A: I believe that device manufacturers hope to use the GHTF model to gain premarket authorization from one country and use it as entrance to other markets. That's a good thing. It's hard to do that in the United States because our premarket system is different. Many Asian countries are moving in that direction. However, there's a flip side to sharing audit results. For example, if, say, the German notified body fails your product and those results are shared with others, your product might be pulled off the market around the world. Industry wants the advantage of going on the market all over the world simultaneously, but seems reluctant because of that risk. I can't blame them for being concerned.
Study Group 3 is trying to develop a document that speaks to the unified handling of the significance of quality system differences. For example, the United States uses the word recall to mean a lot of different things. A Class 1 recall means there is an imminent and significant threat to public health. A Class 3 recall can mean something as simple as a labeling change. But recall can indicate product withdrawal in other countries—sometimes one adverse event means you're off the market. That is not good for companies, and it's not good public health. We are trying to sort it out, but we are not there yet.
Q: How can risk management principles be applied globally?
A: We are becoming attuned to sophisticated methods of risk management. One vehicle that has driven this is the publication of ISO 14971, “Application of Risk Management to Medical Devices.” Most, if not all, competent authorities have recognized that document, which means we have a consistent way to think about risk.
We are seeing its influence on other standards. For example, the third edition of ISO 60601, “Medical Electrical Equipment,” almost requires use of ISO 14971 for compliance. Companies that make electrical medical products must have an approach to risk management consistent with ISO 14971. GHTF is trying to adopt risk management practices from ISO 14971 without appropriating the whole thing, just the parts that are relevant to an audit. That way, auditors can use the risk management approaches from the standard and companies can apply it consistently through the product life cycle. GHTF is addressing quality management systems overlaid with risk management in a way that will make a big difference.
Q: During your term as GHTF chair, you have made beefing up organizational logistics a priority. What sort of progress has been made?
A: First, we have made documents available on our Web site and have made them more transparent. We gave out all the presentations from the GHTF meeting to attendees on memory sticks, and we got the final versions onto the Web site less than a month later. We are revamping the Web site to launch January 1, 2008. At that time, we will have translated documents available in Spanish and Portuguese. We have met with China's SFDA and Shanghai's FDA to work on translating into Mandarin.

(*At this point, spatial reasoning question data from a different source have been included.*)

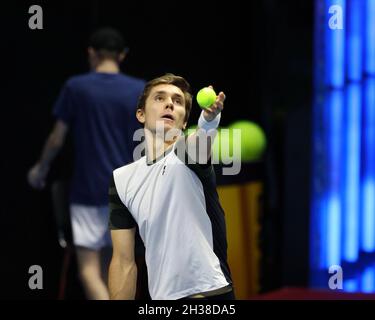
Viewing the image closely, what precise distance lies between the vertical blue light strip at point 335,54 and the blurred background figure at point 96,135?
107cm

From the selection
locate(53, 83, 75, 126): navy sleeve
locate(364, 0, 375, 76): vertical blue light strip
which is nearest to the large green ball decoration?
locate(364, 0, 375, 76): vertical blue light strip

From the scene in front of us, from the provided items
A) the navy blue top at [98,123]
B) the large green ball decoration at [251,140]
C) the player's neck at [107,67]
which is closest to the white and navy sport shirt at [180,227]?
the navy blue top at [98,123]

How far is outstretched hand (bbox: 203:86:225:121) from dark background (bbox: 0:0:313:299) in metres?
2.82

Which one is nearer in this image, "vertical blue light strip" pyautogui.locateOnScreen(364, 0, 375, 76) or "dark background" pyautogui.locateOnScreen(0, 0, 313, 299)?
"vertical blue light strip" pyautogui.locateOnScreen(364, 0, 375, 76)

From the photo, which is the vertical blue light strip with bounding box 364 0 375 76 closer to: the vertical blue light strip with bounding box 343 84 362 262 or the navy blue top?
the vertical blue light strip with bounding box 343 84 362 262

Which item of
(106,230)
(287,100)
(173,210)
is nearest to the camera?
(173,210)

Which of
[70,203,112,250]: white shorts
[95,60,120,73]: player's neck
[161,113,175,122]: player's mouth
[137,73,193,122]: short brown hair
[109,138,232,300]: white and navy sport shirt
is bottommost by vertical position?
[70,203,112,250]: white shorts

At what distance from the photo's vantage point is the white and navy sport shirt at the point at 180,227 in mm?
3430

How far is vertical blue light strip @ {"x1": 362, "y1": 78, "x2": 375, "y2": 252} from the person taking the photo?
5.80 metres

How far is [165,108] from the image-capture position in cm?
355

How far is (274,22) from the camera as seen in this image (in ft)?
21.5

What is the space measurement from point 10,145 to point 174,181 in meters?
3.16

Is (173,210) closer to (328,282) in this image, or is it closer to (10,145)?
(328,282)

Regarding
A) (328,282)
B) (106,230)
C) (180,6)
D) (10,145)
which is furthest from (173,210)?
(180,6)
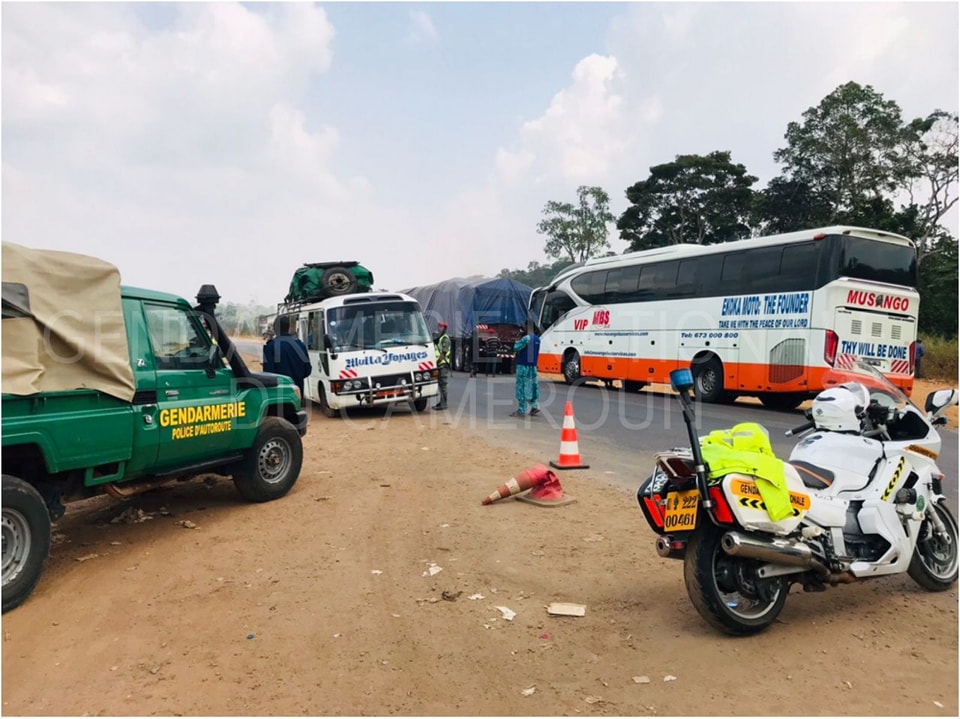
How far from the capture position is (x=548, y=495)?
22.3ft

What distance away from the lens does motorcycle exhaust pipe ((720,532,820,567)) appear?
3871 mm

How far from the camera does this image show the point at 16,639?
4.25m

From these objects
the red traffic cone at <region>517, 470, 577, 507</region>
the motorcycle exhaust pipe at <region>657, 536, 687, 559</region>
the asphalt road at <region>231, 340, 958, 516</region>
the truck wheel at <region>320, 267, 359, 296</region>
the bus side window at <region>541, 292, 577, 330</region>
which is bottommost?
the asphalt road at <region>231, 340, 958, 516</region>

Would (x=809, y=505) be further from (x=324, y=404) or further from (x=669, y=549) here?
(x=324, y=404)

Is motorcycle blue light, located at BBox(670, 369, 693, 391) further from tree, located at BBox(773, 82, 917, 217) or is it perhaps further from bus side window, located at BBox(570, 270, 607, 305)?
tree, located at BBox(773, 82, 917, 217)

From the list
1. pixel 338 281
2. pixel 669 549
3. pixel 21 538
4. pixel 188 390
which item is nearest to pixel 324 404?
pixel 338 281

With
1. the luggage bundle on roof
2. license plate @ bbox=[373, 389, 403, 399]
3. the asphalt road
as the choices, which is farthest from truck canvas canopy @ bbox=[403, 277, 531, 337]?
license plate @ bbox=[373, 389, 403, 399]

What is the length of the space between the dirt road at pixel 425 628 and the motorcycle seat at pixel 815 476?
804 millimetres

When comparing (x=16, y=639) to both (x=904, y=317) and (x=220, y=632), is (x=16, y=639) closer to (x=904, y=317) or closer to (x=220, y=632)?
(x=220, y=632)

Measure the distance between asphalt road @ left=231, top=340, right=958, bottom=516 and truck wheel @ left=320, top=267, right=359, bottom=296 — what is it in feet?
9.90

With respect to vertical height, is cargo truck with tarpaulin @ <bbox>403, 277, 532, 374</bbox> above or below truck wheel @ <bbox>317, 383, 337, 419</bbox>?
above

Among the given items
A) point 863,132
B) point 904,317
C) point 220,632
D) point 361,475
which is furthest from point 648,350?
point 863,132

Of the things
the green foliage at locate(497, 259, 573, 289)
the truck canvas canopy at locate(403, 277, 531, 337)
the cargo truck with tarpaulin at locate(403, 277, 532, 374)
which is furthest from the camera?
the green foliage at locate(497, 259, 573, 289)

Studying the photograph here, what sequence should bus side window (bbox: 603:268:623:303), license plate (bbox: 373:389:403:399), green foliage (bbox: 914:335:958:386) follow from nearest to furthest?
1. license plate (bbox: 373:389:403:399)
2. bus side window (bbox: 603:268:623:303)
3. green foliage (bbox: 914:335:958:386)
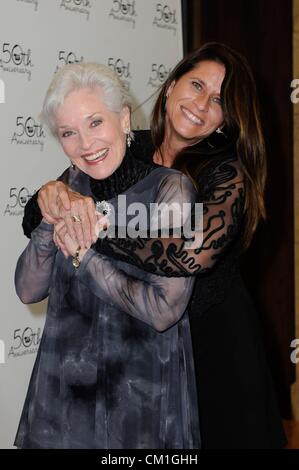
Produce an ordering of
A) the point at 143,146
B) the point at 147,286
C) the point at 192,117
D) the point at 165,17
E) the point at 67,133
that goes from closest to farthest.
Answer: the point at 147,286 < the point at 67,133 < the point at 143,146 < the point at 192,117 < the point at 165,17

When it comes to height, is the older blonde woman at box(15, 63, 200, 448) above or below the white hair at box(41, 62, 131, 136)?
below

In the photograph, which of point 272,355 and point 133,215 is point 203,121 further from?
point 272,355

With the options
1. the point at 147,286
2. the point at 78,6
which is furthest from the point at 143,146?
the point at 78,6

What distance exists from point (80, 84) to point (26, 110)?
1293 mm

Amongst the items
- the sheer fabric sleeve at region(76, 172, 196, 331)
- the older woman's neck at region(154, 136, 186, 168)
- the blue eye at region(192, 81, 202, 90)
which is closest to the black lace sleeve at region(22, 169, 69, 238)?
the sheer fabric sleeve at region(76, 172, 196, 331)

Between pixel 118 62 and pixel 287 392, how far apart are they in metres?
2.35

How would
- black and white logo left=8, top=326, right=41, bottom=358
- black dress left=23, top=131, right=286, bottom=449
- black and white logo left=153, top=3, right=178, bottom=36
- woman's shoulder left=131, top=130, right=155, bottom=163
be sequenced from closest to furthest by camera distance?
woman's shoulder left=131, top=130, right=155, bottom=163 < black dress left=23, top=131, right=286, bottom=449 < black and white logo left=8, top=326, right=41, bottom=358 < black and white logo left=153, top=3, right=178, bottom=36

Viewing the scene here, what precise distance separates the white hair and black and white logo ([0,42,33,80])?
1.20m

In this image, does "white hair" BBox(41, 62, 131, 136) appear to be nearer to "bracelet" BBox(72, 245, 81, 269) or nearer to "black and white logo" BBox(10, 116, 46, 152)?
"bracelet" BBox(72, 245, 81, 269)

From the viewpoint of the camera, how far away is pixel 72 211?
184 cm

Second, we have set up three more ad hoc groups, which I mentioned earlier. Doing so makes more sense than putting all that work on the study groups, which already have so much on their plates.
Q: What new topics do you anticipate GHTF looking at in the near future?
A: One topic that has come up is exploring the effects on the standards by which conformity assessments are delivered. We are looking at working with the ISO Council Committee on Conformity Assessment (CASCO) to develop standards, in partnership with the International Accreditation Forum. That may provide a mechanism for countries that don't have an FDA equivalent to guarantee that audits are done by accredited organizations. We are not committed to anything yet, but it looks very promising. We are trying to get an international accreditation standard so we can all be sure that the audits done are high in quality.
I would like to see us consider nanoproducts. I would also like to see us address products that move from hospital-based care to home-based care. That is a big issue.